> **Given records**
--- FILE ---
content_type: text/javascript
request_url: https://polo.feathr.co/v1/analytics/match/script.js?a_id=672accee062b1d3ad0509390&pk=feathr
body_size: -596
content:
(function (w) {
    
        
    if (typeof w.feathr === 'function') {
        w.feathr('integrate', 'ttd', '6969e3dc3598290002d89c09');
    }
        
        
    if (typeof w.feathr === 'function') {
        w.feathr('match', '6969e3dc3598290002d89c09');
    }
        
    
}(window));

> **Work instruction**
Output the records exactly.

> **Written answer**
--- FILE ---
content_type: text/javascript
request_url: https://polo.feathr.co/v1/analytics/match/script.js?a_id=672accee062b1d3ad0509390&pk=feathr
body_size: -596
content:
(function (w) {
    
        
    if (typeof w.feathr === 'function') {
        w.feathr('integrate', 'ttd', '6969e3dc3598290002d89c09');
    }
        
        
    if (typeof w.feathr === 'function') {
        w.feathr('match', '6969e3dc3598290002d89c09');
    }
        
    
}(window));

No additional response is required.